During this time, personal works, such as Fielding's Amelia, became targets for a "paper war" between various London writers. Fielding was quick to respond, and on 11 January 1752 in a piece published in The Covent-Garden Journal, he ironically stated: "a famous Surgeon, who absolutely cured one Mrs Amelia Booth, of a violent Hurt in her Nose, insomuch, that she had scarce a Scar left on it, intends to bring Actions against several ill-meaning and slanderous People, who have reported that the said Lady had no Nose, merely because the Author of her History, in a Hurry, forgot to inform his Readers of that Particular." However, Hill was not the only one to attack during this time; Bonnell Thornton wrote satires of Amelia in the Drury-Lane Journal. Thornton's satires were first published on 16 January 1752 and included a fake advertisement for a parody novel called "Shamelia", playing off of title of Fielding's parody Shamela. He later parodied the work on 13 February 1752 in a piece called "A New Chapter in Amelia." Tobias Smollett joined in and published the pamphlet Habbakkuk Hilding anonymously on 15 January 1752. Although there was much criticism, there was some support for the work, and an anonymous pamphlet was written to attack "Hill and 'the Town'" and praise the novel. On 25 January 1752, Fielding defended his work again by bringing the novel before the imaginary "Court of Censorial Enquiry", in which the prosecutors are Hill and the other critics and it is they, not Amelia that are truly put on trial.

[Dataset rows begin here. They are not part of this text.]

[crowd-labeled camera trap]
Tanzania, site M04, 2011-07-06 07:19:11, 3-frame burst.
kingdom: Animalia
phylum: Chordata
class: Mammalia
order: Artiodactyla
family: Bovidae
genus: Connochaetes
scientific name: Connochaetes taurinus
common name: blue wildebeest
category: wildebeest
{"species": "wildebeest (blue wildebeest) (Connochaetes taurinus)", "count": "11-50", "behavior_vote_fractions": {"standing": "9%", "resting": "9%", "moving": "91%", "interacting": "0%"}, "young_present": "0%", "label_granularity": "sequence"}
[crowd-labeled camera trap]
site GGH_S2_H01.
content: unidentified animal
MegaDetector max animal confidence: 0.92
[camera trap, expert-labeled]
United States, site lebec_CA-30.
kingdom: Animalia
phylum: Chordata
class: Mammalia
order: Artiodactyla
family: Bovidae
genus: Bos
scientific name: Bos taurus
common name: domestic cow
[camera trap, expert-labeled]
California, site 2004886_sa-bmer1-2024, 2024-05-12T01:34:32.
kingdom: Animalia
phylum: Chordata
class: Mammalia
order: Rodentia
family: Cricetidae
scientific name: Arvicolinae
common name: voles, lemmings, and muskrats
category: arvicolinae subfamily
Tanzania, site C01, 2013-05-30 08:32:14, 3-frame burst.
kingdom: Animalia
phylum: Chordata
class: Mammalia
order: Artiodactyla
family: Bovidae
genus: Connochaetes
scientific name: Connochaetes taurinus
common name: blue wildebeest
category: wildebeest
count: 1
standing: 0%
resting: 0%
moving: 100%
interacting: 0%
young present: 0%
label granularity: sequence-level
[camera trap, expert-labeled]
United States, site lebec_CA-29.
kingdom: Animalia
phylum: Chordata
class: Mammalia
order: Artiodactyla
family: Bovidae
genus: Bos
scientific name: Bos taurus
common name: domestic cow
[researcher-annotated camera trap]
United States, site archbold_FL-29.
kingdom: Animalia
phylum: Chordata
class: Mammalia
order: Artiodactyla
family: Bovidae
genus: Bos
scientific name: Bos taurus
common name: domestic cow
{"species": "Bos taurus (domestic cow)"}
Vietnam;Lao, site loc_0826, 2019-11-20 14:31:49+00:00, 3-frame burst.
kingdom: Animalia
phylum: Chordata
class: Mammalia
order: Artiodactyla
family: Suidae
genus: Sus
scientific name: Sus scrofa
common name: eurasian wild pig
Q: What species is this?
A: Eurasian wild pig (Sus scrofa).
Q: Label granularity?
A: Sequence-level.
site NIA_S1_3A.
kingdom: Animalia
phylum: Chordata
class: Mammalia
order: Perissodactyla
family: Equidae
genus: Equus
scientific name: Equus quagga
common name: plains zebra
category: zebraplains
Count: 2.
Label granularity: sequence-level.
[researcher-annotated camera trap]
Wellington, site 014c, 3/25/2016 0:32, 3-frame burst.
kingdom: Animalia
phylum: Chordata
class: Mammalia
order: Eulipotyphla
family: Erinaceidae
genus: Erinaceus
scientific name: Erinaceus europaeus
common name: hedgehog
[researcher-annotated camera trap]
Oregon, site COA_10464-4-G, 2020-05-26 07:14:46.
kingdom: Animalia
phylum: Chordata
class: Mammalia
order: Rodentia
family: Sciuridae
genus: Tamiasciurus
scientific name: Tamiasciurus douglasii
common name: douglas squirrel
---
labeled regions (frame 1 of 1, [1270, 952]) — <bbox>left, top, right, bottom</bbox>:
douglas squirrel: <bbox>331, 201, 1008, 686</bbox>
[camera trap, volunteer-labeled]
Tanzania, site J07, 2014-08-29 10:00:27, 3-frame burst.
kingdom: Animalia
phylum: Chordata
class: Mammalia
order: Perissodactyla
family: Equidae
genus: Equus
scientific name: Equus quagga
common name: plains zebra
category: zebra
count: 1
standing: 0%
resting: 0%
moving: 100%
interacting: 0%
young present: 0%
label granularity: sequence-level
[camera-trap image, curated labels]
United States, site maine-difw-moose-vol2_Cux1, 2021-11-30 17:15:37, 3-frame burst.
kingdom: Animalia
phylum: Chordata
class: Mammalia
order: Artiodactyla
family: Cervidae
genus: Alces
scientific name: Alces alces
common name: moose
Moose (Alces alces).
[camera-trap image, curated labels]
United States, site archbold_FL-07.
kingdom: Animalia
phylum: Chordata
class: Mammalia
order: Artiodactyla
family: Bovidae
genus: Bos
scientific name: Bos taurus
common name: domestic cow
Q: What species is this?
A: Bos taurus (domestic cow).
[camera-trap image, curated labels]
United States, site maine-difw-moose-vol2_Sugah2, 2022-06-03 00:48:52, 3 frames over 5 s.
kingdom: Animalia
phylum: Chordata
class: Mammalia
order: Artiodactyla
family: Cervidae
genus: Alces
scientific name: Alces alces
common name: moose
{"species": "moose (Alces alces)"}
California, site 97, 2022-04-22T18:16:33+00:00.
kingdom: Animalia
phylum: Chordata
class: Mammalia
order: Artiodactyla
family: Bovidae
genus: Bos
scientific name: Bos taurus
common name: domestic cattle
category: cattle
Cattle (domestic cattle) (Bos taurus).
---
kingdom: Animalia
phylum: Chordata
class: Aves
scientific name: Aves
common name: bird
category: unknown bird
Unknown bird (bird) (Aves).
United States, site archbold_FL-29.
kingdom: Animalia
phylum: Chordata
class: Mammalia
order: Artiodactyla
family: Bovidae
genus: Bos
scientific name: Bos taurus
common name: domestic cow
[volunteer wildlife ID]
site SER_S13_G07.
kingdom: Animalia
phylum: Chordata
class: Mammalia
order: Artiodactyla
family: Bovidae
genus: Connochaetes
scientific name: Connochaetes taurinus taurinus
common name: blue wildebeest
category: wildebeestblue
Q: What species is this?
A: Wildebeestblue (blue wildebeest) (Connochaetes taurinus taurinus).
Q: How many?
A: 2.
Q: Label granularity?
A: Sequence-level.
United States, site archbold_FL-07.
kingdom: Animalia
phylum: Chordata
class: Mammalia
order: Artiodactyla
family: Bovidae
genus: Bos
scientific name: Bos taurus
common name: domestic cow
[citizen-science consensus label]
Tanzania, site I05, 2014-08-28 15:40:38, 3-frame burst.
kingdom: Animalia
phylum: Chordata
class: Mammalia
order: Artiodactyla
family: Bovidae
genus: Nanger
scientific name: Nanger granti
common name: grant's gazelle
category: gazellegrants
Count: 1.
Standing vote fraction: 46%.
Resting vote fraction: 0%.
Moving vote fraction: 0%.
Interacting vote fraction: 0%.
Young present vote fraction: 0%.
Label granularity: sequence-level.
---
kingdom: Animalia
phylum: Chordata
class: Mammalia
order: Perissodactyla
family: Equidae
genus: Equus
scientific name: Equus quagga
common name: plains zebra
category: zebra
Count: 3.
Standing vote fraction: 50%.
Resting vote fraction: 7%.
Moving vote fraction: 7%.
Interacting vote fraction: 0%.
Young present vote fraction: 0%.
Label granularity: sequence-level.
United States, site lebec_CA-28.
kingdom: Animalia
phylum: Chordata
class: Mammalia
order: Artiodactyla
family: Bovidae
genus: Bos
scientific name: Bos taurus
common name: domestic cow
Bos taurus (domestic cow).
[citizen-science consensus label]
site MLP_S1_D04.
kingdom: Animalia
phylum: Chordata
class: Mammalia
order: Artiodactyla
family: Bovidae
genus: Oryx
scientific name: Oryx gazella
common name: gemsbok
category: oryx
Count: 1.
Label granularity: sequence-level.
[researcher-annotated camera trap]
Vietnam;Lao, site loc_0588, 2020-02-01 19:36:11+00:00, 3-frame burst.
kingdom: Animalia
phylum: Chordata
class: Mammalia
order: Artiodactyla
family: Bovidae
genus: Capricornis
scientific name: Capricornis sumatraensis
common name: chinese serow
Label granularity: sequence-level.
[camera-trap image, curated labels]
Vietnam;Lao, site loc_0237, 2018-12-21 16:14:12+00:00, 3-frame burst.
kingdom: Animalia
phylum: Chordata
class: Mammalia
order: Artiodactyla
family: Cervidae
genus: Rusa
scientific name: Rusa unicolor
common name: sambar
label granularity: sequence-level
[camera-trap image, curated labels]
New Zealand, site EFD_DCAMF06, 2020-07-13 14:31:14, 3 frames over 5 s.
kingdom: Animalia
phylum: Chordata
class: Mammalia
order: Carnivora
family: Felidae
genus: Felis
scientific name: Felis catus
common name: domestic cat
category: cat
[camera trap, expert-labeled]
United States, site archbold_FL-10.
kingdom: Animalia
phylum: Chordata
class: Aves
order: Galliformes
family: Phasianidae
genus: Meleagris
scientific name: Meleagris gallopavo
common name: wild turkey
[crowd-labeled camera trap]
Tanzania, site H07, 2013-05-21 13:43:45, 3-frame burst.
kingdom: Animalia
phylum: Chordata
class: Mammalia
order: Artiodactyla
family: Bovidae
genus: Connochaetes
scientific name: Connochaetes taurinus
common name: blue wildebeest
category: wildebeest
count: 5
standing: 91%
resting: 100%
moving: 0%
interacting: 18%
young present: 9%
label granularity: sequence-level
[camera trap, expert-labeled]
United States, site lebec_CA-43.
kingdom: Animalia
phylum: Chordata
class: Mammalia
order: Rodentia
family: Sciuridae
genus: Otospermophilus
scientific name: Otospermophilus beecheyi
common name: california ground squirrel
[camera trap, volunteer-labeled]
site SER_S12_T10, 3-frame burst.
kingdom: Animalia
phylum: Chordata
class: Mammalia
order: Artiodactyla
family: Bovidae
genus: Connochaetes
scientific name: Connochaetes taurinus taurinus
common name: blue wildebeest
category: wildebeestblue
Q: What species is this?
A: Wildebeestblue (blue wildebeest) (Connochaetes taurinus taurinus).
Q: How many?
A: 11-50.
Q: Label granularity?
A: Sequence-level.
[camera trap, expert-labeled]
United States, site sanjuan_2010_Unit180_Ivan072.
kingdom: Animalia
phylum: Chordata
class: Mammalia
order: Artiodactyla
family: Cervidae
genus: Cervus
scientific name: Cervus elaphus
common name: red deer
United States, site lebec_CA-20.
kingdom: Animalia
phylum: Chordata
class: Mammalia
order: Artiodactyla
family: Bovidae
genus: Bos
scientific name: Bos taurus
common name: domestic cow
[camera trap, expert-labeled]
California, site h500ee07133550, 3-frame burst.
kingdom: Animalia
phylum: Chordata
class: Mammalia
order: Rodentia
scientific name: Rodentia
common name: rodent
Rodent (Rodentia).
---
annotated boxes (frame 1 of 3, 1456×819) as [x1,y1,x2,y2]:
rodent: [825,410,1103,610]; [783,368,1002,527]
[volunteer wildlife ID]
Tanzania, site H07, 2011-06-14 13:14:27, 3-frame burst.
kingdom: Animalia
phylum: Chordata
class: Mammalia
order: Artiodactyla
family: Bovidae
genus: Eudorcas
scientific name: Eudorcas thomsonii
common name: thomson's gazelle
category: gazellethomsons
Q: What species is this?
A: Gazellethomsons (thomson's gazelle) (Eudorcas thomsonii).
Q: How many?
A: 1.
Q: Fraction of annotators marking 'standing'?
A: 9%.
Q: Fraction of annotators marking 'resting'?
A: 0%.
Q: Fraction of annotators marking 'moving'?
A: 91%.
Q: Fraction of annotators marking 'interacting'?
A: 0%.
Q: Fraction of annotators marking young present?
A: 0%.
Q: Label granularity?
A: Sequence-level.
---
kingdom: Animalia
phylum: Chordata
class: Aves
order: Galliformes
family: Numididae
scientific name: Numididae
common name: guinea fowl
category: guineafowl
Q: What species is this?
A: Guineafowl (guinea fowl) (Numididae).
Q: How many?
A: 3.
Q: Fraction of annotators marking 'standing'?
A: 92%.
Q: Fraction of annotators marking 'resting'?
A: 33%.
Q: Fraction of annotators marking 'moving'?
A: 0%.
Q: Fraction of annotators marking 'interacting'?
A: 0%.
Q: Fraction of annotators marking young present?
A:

Fielding's rival, Samuel Richardson, declared in February 1752 that the novel "is as dead as if it had been published forty years ago, as to sale." Previously, he attacked the "lowness" of the novel and claimed that "his brawls, his jarrs, his gaols, his spunging-houses, are all drawn from what he has seen and known." However, Richardson also claimed to have never read Amelia but, years later, Sir Walter Scott argued that Amelia was "a continuation of Tom Jones." The second edition of Amelia was criticized for its various changes to the text. Some aspects of the revision, such as removing of Fielding's Universal Register Office, were seen as "damaging" the work, although they were intended to remove anachronisms. In The Bible in Spain (1843) George Borrow, describing his first visit to Lisbon, wrote: "Let travellers devote one entire morning to inspecting the Arcos and the Mai das Agoas, after which they may repair to the English church and cemetery, Pere-la-chaise in miniature, where, if they be of England, they may well be excused if they kiss the cold tomb, as I did, of the author of Amelia, the most singular genius which their island ever produced, whose works it has long been the fashion to abuse in public and to read in secret."

In recent years, critics have examined various aspects of the novel that were previous ignored; on the Virgilian images in Amelia, Ronald Paulson claimed that they "elevate the domestic (marriage) plot and to connect it with public issues of a degenerating society and nation." However, those like Peter Sabor do not agree that the themes create "an elevating experience".